### PROBLEM DESCRIPTION
Pull out each line of the records below that contains the word "wildebeest". The match is case-sensitive.

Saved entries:
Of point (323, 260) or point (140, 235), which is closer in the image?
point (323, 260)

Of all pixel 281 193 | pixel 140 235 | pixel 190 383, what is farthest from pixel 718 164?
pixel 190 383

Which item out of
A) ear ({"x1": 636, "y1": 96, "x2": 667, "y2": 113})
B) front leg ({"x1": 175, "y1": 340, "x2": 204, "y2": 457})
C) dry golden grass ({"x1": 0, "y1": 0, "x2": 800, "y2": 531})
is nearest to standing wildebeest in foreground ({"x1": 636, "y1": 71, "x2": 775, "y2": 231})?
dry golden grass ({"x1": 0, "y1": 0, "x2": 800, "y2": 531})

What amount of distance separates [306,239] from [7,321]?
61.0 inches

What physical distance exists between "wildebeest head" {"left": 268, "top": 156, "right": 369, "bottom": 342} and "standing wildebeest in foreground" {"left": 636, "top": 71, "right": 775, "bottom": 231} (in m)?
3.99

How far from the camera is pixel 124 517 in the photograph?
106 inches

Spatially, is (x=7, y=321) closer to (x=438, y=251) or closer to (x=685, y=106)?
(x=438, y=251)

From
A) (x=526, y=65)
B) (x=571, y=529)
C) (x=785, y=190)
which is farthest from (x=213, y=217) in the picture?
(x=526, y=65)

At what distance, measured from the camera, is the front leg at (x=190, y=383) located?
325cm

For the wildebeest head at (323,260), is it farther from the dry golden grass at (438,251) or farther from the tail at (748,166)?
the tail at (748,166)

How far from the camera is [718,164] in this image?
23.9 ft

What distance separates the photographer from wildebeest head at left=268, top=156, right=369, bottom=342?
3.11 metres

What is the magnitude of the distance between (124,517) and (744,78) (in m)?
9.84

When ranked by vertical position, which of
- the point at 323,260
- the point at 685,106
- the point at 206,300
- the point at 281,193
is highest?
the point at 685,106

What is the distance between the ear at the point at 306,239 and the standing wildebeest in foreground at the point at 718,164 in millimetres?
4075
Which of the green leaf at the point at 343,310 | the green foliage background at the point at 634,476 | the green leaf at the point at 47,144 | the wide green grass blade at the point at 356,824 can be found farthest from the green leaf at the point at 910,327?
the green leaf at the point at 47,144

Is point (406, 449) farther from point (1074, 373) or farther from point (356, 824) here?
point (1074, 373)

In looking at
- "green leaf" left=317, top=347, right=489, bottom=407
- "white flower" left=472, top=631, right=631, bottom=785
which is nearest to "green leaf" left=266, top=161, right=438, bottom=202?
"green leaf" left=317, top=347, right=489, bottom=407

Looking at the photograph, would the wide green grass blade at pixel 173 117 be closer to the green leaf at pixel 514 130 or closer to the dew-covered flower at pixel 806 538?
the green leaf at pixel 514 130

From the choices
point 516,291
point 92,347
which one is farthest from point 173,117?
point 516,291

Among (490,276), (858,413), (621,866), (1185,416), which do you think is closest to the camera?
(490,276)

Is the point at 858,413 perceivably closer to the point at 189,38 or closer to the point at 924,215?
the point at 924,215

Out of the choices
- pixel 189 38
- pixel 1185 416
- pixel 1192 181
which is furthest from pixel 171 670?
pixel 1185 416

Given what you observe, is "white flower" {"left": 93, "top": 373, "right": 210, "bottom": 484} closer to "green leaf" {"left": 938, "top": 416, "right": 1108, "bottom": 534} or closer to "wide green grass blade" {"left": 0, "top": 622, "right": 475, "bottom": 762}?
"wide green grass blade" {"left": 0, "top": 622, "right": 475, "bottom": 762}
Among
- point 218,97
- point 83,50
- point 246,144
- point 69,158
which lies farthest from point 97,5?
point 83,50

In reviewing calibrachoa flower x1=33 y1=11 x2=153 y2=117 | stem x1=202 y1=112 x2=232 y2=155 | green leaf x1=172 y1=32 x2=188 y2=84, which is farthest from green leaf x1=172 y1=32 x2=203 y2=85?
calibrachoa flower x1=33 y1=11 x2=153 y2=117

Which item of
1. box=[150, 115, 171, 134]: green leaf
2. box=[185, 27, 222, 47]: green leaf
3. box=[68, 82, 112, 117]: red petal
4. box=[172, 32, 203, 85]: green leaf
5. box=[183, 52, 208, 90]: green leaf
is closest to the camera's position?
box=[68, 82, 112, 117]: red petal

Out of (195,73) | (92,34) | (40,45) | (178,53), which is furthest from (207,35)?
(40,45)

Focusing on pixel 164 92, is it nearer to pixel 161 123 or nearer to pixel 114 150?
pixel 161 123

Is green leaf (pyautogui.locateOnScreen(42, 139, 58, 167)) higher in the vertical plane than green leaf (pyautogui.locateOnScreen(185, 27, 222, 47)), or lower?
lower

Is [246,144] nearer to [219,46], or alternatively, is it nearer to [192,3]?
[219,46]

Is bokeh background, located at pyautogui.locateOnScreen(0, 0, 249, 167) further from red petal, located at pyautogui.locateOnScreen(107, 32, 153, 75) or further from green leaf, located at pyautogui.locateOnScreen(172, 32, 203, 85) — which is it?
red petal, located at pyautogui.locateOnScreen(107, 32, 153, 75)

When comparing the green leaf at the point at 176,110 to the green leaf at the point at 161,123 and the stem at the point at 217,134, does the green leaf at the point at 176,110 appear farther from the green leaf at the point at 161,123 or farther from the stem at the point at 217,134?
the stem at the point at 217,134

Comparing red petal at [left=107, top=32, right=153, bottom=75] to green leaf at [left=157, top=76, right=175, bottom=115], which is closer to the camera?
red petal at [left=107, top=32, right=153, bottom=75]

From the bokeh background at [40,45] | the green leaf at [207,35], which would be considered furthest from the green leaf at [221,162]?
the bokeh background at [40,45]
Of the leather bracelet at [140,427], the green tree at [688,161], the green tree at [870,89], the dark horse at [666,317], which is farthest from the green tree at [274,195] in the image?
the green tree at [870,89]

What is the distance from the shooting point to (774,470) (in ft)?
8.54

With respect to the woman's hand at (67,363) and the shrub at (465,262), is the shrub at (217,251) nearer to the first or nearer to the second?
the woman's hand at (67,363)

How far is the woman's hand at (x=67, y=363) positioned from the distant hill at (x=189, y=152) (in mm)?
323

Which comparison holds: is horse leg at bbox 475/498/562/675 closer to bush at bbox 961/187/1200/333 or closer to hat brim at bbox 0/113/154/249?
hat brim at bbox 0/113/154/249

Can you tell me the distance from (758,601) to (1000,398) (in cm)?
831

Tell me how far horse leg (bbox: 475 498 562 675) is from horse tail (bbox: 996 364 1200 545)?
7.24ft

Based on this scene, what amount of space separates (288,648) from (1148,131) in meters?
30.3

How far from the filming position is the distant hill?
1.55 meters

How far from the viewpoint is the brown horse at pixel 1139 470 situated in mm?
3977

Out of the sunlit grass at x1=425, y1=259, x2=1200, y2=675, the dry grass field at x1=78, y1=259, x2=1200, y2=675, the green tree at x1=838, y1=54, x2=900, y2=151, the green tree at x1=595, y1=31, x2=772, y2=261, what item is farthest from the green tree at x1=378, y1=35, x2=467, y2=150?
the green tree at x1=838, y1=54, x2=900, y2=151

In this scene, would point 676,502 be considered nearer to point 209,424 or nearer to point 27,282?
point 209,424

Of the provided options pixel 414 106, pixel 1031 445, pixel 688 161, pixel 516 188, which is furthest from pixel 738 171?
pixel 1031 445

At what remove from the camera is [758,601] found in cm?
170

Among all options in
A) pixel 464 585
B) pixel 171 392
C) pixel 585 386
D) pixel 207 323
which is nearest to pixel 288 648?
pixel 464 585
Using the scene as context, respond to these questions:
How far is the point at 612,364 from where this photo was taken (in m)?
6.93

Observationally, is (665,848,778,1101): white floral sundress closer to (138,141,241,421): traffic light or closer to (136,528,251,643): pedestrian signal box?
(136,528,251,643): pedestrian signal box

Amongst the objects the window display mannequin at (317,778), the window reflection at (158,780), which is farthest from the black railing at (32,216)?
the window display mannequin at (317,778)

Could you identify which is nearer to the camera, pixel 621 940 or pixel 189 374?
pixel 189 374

### FINAL ANSWER
is nearest to standing wildebeest in foreground ({"x1": 636, "y1": 71, "x2": 775, "y2": 231})?
What physical distance exists between "wildebeest head" {"left": 268, "top": 156, "right": 369, "bottom": 342} and "standing wildebeest in foreground" {"left": 636, "top": 71, "right": 775, "bottom": 231} (in m)?
For the wildebeest head at (323,260), is it farther from the dry golden grass at (438,251) or farther from the tail at (748,166)?
What distance separates the photographer from wildebeest head at left=268, top=156, right=369, bottom=342?
What is the distance between the ear at the point at 306,239 and the standing wildebeest in foreground at the point at 718,164 in millimetres?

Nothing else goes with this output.